── INPUT DATA

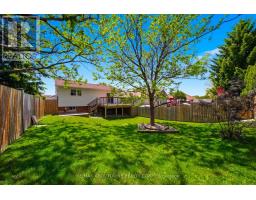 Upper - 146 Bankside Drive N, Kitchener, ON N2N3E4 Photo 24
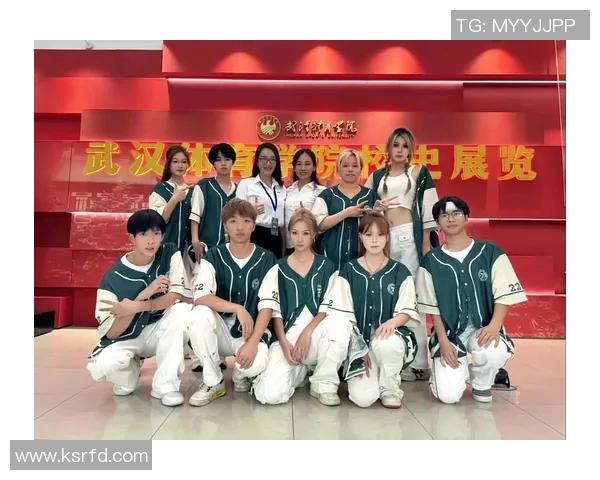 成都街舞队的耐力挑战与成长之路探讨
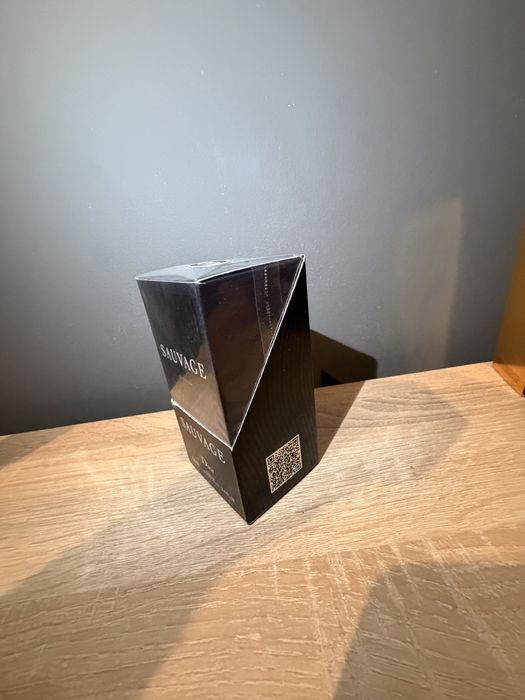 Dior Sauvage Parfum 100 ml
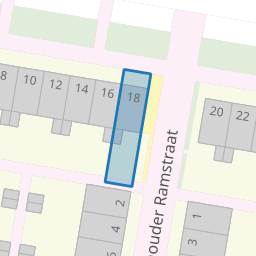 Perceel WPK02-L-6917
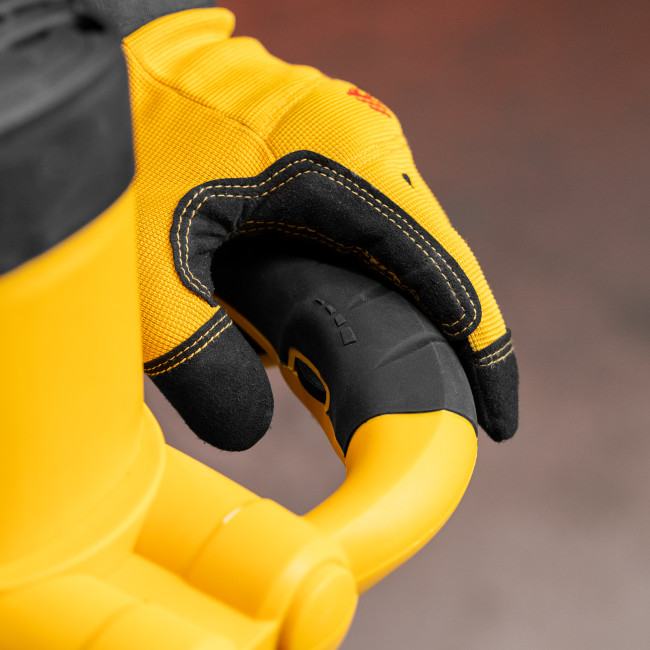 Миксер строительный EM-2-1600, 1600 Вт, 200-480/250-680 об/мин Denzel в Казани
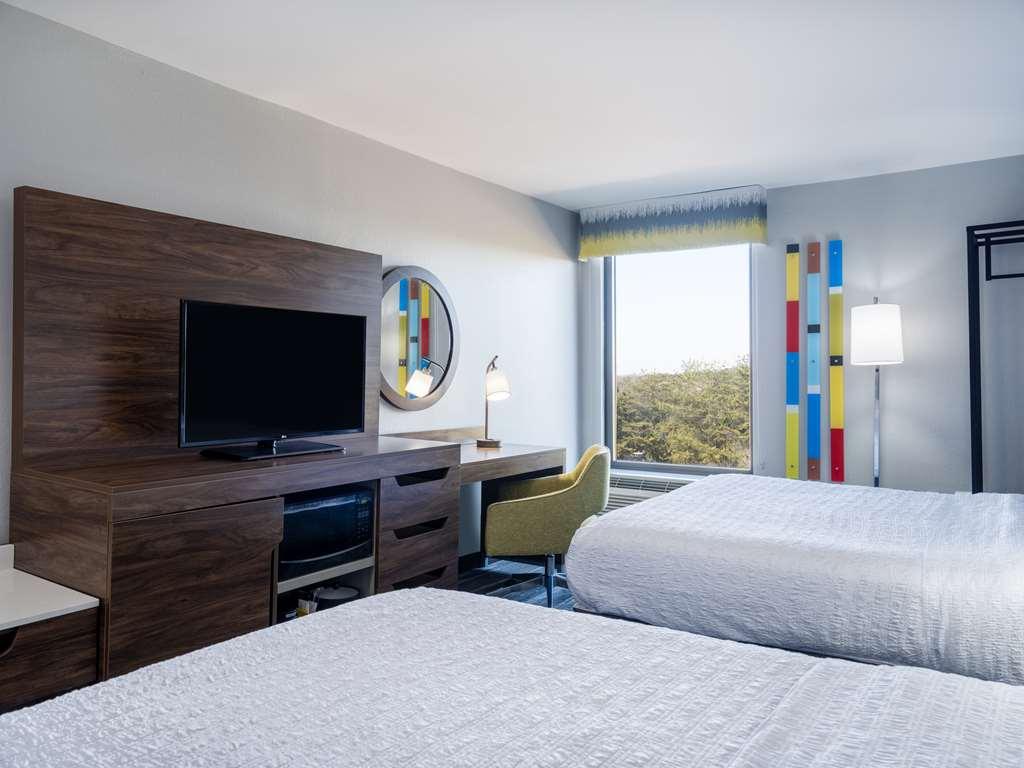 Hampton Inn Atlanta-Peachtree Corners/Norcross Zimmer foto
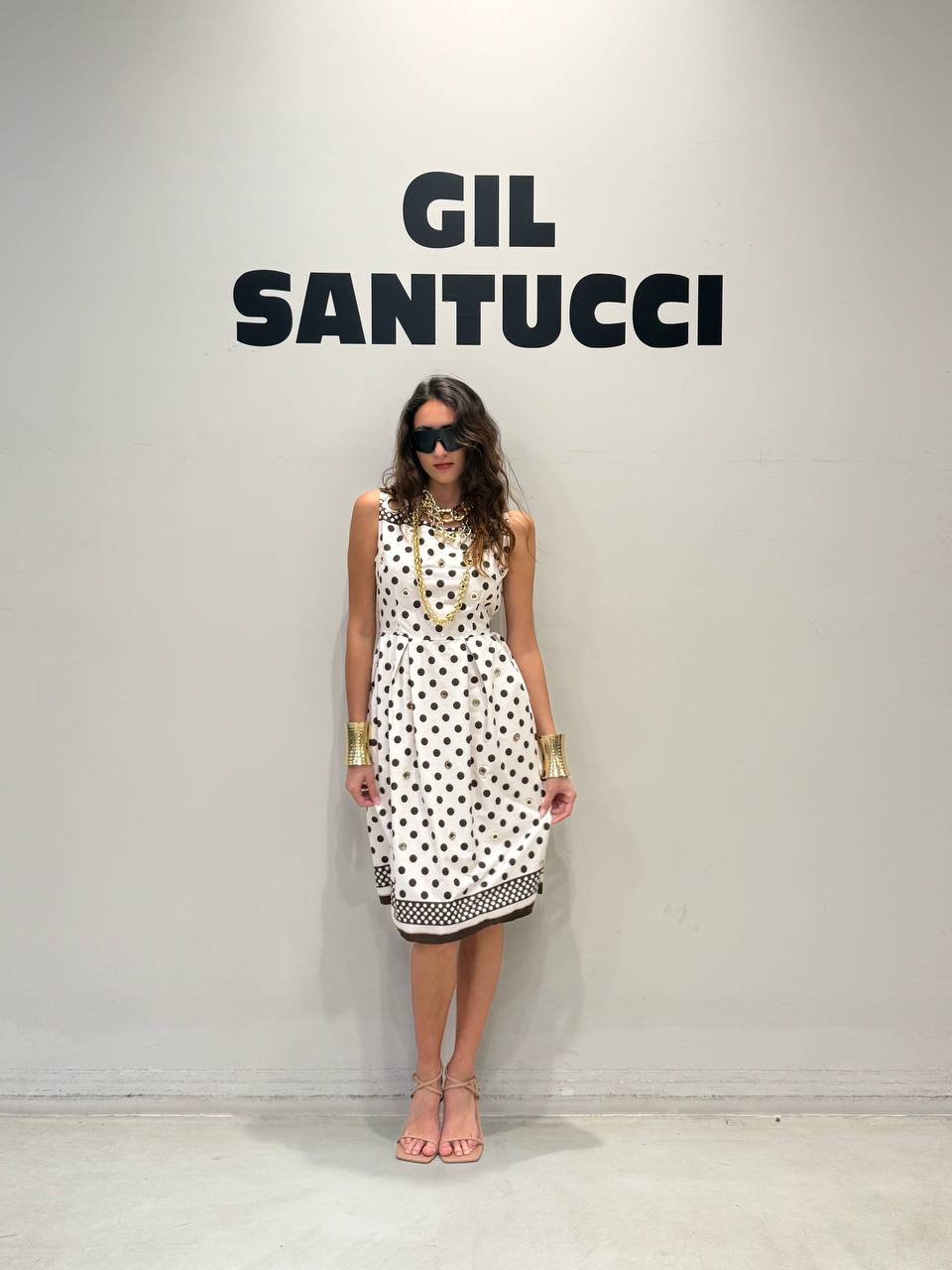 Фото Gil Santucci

────
── INPUT DATA

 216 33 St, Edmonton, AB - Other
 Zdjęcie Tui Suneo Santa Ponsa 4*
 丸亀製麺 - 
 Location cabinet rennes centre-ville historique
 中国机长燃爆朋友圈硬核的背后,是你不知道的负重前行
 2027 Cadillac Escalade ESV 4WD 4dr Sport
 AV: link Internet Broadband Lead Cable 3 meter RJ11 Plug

────

§ **TASK STATEMENT**: Rewrite everything from "Upper - 146" down to "Фото Gil Santucci", swapping "Zimmer" for "Room" and leaving all else unchanged. Omit the pictures and give only the text of those rows.

§ **TASK RESPONSE**:
 Upper - 146 Bankside Drive N, Kitchener, ON N2N3E4 Photo 24
 成都街舞队的耐力挑战与成长之路探讨
 Dior Sauvage Parfum 100 ml
 Perceel WPK02-L-6917
 Миксер строительный EM-2-1600, 1600 Вт, 200-480/250-680 об/мин Denzel в Казани
 Hampton Inn Atlanta-Peachtree Corners/Norcross Room foto
 Фото Gil Santucci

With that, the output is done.